Interestingly, Vespa explained that the new financial-stability-focused value system cuts across age groups, which means it affects our parents too. Which brings me back to the condo: my parents downsized to it a few years ago, once they were empty-nesters and looking to save money while figuring out their next step. Only, that next step didn’t materialize. I think they were hoping that one of their four might settle down so they could then decide based on that where they wanted to move. But instead, the years roll on in vague stasis.
But is having our own offspring the only chance to recapture a well-adjusted holiday season? Hopefully not, yet it does seem like they help rekindle the more traditional joys. A college friend with two older sisters who each had their first kids this year says he’s looking forward to going home because the children will be the focus—especially for his parents.
“As new grandparents,” he said, “they’ve definitely reignited some of the old traditions we used to do, like going to my hometown’s Christmas tree lighting ceremony. There’s something to be said about how fun it is having people around who are potential Santa-believers and general holiday-spirit enthusiasts.”

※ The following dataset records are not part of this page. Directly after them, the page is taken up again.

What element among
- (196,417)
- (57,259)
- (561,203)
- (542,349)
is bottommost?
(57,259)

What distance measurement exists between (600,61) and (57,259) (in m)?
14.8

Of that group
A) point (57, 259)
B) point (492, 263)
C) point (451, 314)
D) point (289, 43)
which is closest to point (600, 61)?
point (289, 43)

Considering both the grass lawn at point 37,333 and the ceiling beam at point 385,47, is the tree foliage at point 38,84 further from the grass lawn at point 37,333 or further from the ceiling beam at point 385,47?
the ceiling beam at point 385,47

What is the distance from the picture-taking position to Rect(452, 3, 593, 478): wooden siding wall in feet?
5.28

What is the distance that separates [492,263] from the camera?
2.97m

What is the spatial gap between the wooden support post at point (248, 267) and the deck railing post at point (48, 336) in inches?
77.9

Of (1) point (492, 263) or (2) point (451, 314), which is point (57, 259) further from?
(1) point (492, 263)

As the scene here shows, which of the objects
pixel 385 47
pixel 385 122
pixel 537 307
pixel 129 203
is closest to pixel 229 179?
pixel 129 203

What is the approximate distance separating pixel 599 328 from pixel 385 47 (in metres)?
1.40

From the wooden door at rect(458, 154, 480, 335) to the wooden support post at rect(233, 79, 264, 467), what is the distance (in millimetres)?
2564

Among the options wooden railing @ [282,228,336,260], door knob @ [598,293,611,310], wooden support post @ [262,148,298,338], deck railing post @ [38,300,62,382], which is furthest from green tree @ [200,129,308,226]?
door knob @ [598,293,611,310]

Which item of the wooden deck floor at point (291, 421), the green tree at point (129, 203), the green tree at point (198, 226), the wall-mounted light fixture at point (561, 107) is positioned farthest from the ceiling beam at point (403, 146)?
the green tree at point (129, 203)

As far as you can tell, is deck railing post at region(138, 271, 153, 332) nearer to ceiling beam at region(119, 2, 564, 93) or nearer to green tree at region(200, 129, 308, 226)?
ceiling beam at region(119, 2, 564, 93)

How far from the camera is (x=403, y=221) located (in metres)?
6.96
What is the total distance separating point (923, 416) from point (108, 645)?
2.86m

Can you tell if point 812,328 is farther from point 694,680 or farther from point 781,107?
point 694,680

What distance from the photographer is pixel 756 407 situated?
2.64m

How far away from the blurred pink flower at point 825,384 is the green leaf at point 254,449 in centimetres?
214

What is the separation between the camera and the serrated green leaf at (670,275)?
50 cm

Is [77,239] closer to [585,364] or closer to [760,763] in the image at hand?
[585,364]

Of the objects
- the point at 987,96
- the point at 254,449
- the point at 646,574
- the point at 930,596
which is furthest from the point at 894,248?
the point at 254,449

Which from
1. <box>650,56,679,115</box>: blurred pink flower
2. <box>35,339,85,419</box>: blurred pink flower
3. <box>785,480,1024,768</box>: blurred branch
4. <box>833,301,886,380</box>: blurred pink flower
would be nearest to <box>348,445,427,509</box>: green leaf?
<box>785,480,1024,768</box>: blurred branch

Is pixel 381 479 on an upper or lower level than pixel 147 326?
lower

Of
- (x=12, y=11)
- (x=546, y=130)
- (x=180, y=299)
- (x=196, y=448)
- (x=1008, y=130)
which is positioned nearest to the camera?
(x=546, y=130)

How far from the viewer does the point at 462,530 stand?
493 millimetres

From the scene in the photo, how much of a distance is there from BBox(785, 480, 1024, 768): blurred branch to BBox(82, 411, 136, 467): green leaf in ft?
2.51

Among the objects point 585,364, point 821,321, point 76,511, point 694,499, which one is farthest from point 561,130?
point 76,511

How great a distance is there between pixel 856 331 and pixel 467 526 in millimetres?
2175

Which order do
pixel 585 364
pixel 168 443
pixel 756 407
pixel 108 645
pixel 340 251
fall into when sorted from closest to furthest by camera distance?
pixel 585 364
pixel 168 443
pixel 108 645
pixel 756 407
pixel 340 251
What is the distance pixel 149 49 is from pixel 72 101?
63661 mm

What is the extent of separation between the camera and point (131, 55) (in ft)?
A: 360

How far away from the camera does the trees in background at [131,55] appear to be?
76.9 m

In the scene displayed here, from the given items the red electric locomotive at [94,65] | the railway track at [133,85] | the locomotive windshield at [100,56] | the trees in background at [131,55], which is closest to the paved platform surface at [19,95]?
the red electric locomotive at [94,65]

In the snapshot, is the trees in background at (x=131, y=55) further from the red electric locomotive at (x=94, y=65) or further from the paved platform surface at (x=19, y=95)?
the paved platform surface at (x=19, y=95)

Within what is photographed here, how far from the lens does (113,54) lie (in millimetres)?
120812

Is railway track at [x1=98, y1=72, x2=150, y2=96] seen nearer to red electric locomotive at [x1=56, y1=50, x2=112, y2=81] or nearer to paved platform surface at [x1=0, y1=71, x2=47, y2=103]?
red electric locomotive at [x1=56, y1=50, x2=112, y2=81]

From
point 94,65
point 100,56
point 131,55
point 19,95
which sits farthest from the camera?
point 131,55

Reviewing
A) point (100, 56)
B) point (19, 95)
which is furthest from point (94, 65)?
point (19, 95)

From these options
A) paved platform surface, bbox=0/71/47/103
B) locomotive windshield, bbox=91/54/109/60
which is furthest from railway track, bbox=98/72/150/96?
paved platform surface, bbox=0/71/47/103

I don’t ask for things for Christmas anymore. My apartment is small and doesn’t have any closets, so I am forced to look at everything I own at all times. And besides that, I feel guilty enough as it is that I spend most of my salary and my time on myself. When my mother was my age she was broke and saddled with infants, and I belong to a fancy gym with eucalyptus-scented towels.
In an era where most days contain a week’s worth of bad news and there is no end in sight, there are dozens of reasons I can come up with to not engage in the ritual that is exchanging gifts on Christmas morning, especially now that we’re all adults. But I know that providing material comforts for their children is something that my parents like to do, so it seems selfish to deny them that. I also know that these gifts are a way for my family members to show that, despite years and distance, we still understand each other. Or at least we’re trying. And our imperfect, clumsy attempts to recognize each other feels like reason enough for the holiday.